◆ Text:
- - -

From 5e72b7cc91b46744bf48ccb6468516c274d68679 Mon Sep 17 00:00:00 2001
From: John Vivian <jtvivian@gmail.com>
Date: Wed, 29 Jun 2016 17:20:01 -0700
Subject: [PATCH 07/16] Add mutable flag for renamed files

---
 src/toil_scripts/tools/quantifiers.py | 4 ++--
 1 file changed, 2 insertions(+), 2 deletions(-)

diff --git a/src/toil_scripts/tools/quantifiers.py b/src/toil_scripts/tools/quantifiers.py
index 4691dd2a..b1c5e295 100644
--- a/src/toil_scripts/tools/quantifiers.py
+++ b/src/toil_scripts/tools/quantifiers.py
@@ -107,8 +107,8 @@ def run_rsem_postprocess(job, uuid, rsem_gene_id, rsem_isoform_id):
     """
     work_dir = job.fileStore.getLocalTempDir()
     # I/O
-    job.fileStore.readGlobalFile(rsem_gene_id, os.path.join(work_dir, 'rsem_gene.tab'))

- - -

◆ Entries supplied:
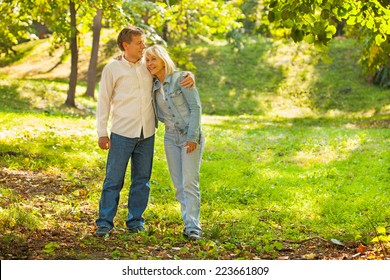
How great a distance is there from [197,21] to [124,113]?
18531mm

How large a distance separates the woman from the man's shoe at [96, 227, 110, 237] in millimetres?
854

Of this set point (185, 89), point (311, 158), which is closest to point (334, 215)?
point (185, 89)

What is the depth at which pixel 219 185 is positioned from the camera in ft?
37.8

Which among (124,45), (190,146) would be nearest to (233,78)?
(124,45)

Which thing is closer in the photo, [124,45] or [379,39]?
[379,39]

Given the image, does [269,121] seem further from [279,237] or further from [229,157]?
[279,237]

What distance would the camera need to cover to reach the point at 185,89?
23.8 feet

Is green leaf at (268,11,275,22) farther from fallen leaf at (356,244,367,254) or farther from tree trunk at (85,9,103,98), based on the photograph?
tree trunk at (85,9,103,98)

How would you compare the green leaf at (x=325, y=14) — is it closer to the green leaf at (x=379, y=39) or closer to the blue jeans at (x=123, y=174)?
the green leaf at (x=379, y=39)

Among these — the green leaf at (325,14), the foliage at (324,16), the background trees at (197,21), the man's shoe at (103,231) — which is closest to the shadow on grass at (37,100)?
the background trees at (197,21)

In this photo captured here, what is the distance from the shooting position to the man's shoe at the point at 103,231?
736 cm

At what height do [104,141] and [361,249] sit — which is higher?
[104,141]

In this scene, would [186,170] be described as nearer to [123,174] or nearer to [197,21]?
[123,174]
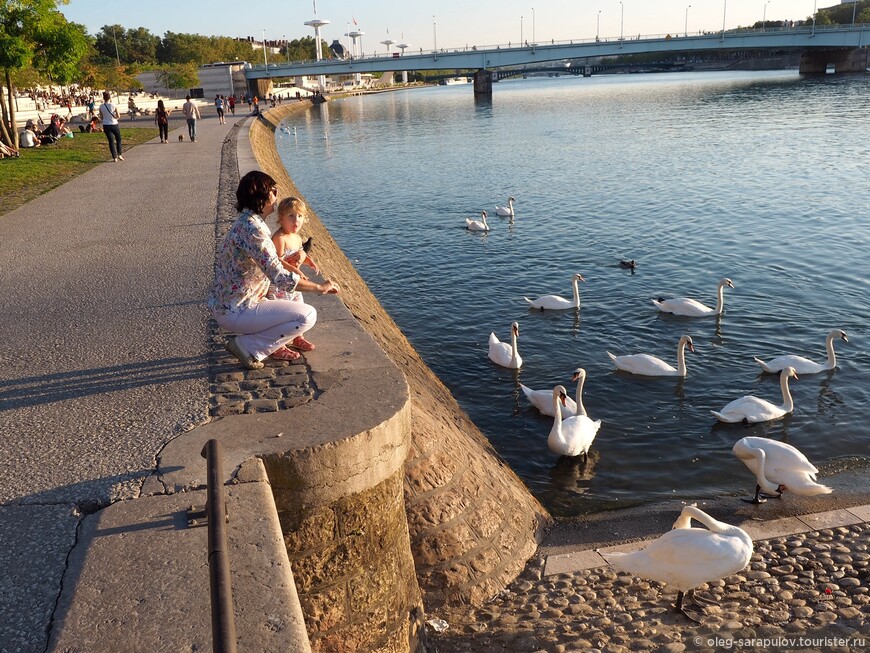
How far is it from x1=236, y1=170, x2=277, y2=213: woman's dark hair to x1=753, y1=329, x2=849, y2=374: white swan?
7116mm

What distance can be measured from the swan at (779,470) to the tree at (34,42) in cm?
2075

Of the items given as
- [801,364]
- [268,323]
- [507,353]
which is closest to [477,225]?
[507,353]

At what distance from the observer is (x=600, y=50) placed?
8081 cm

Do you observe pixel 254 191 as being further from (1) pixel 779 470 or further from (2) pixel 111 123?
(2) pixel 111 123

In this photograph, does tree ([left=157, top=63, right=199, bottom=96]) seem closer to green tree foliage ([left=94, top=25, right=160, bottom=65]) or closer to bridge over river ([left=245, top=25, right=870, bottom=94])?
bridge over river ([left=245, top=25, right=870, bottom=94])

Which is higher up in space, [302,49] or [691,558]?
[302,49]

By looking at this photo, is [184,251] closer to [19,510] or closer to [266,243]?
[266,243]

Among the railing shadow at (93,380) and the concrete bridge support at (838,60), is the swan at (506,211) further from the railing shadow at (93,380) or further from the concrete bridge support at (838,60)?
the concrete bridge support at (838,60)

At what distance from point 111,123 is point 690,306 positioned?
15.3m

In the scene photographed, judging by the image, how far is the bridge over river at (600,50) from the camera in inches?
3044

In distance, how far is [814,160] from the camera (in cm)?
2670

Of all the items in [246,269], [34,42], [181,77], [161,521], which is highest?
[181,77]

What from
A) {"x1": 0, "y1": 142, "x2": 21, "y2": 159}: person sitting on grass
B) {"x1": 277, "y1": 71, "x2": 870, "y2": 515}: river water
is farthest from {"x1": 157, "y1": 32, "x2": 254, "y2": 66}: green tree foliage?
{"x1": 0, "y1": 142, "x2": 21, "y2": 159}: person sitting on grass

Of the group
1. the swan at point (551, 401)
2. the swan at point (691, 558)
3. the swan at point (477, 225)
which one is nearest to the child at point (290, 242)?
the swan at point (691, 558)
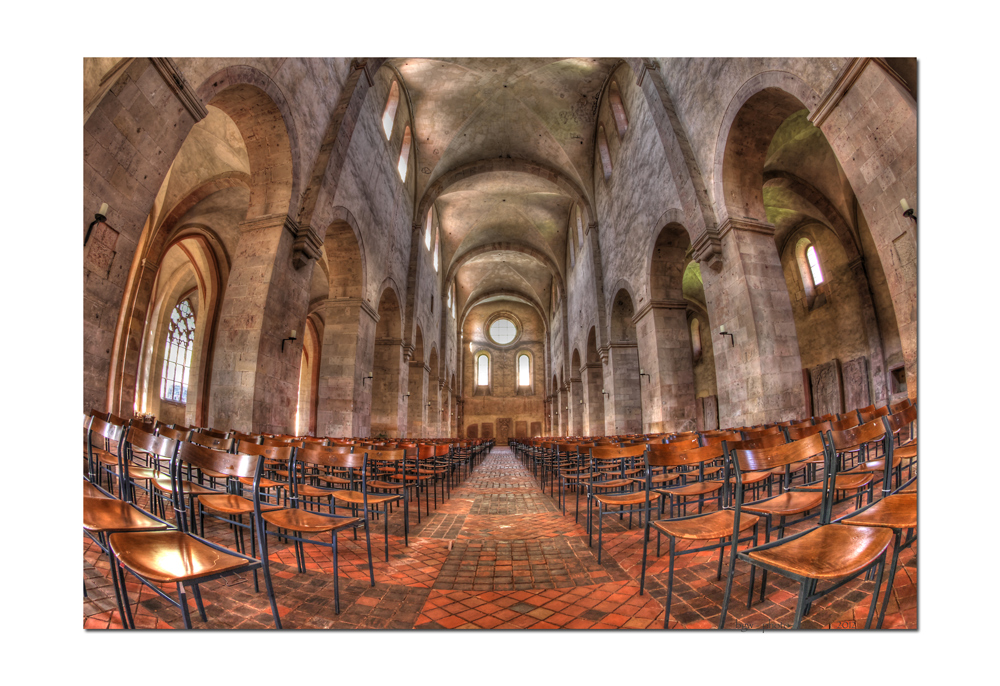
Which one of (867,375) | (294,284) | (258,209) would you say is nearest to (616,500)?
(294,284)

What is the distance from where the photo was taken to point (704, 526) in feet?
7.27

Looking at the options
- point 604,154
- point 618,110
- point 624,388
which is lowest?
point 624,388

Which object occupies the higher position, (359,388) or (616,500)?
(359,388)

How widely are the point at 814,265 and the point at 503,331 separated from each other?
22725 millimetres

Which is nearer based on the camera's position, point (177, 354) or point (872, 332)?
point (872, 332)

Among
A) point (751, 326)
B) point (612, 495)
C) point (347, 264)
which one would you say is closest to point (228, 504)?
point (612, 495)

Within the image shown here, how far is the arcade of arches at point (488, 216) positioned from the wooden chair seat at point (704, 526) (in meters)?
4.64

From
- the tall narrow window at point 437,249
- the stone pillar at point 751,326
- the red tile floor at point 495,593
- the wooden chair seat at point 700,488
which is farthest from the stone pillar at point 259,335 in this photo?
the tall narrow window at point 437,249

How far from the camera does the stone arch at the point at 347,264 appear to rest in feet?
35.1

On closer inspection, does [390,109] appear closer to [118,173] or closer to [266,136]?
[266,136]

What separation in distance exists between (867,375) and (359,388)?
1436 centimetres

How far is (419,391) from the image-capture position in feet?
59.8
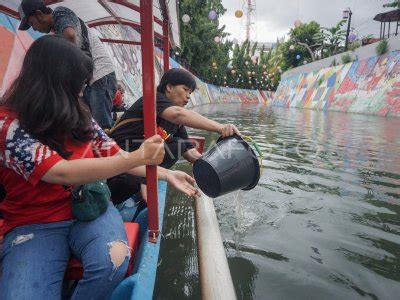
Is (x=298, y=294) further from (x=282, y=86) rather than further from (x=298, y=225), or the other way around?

- - -

◆ What is required: According to its subject line, what does the patch add? The data is separate material with no connection to the patch.

◆ Task result: A mutable flag for renamed files.